In concept, said co-author Dr. David
Baltimore, the proposal is rather like a Manhattan Project against
AIDS.
"In the sense it is a commitment to use the
skills of the scientific community to solve a problem, it is like
the Manhattan Project," said Baltimore, a Nobel laureate. "But the
Manhattan Project depended on secrecy and we're doing the exact
opposite."
Baltimore said the research would be
conducted openly, with information and discoveries shared quickly
and completely between labs.
Despite more than 20 years of effort,
researchers have yet to find the ideal approach against AIDS. The
human immunodeficiency virus, or HIV, that causes AIDS attacks the
very cells in the body's immune system that play a key role in
protecting against infection.
Most vaccines cause the production of
antibodies that neutralize an invading microbe, but HIV attacks the
immune system itself and antibodies made against HIV are
ineffective.
Vaccines that have been tested have failed to
trigger the immune system response needed to kill or control HIV,
and researchers are still uncertain exactly how to prompt a
vaccine-induced defense against the virus.
As a result, the plan calls for each of the
labs to take a different approach in an effort to find the best
route to a vaccine defense.
"Increasing the diversity of approaches and
coordinating the types of vaccines entering clinical trials are
fundamental to speeding global HIV vaccine development," the authors
write.
Vaccines usually are developed by private
pharmaceutical companies, but Baltimore said the problems and
expense of developing an HIV vaccine make the traditional ways
impractical.
"The pharmaceutical industry is involved, but
not with the intensity that we would like," he said. "There are only
a few companies that have put out an intense effort. I think part of
the reason is that it is not seen as a potentially profitable
enterprise."
A crash program to develop and test an AIDS
vaccine, the experts said, could cost billions of dollars and take
five to 10 years.
But it is an effort that humanity cannot
ignore, said the experts.
AIDS now kills more people than any other
infectious disease. By 2010, it's estimated there will be 45 million
new infections. HIV kills people in the prime of life, causing a
serve impact on a nation's economy and leaving behind millions of
orphaned children.
The entire continent of Africa has been
crippled by AIDS, said Baltimore, and the disease is now becoming a
major health threat in Asia.
"AIDS has decimated Africa and if it spreads
to the same percentage of people in India or China, it will decimate
those countries," he said.
The lead author of the study is Dr. Richard
D. Klausner, the former director of the National Cancer Institute.

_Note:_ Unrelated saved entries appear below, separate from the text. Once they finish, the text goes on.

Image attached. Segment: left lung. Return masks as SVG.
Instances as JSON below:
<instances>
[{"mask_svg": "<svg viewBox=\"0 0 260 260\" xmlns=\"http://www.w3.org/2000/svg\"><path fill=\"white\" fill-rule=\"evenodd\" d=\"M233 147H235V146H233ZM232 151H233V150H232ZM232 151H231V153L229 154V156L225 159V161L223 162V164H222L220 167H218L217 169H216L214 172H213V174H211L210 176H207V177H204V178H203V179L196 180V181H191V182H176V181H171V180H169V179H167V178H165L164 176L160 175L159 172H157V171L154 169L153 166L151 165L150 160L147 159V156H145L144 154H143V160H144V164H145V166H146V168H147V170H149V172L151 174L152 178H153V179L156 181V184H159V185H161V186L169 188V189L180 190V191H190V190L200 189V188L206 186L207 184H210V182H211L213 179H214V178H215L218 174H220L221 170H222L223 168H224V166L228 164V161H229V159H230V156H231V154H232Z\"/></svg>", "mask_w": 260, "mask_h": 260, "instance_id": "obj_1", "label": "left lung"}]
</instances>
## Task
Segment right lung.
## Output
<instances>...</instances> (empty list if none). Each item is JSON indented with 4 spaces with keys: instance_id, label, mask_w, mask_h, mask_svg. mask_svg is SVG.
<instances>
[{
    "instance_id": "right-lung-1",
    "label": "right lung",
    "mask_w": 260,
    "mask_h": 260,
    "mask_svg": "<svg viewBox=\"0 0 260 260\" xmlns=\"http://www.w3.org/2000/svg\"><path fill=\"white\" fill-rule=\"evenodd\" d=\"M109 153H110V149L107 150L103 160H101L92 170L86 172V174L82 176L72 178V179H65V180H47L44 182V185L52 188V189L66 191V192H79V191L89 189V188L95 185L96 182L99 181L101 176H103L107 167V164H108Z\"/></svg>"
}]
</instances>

Co-authors include Dr. Anthony S. Fauci,
director of the National Institute of Allergy and Infectious
Diseases, the chief federal AIDS research agency; Dr. Julie L.
Gerberding, director of the U.S. Centers for Disease Control and
Prevention; Dr. Gary J. Nabel, head of the Vaccine Research Center
at NIAID; and Harold Varmus, a Nobel prize winner, former head of
the National Institutes of Health and current president of the
Memorial Sloan Kettering Cancer Center in New York.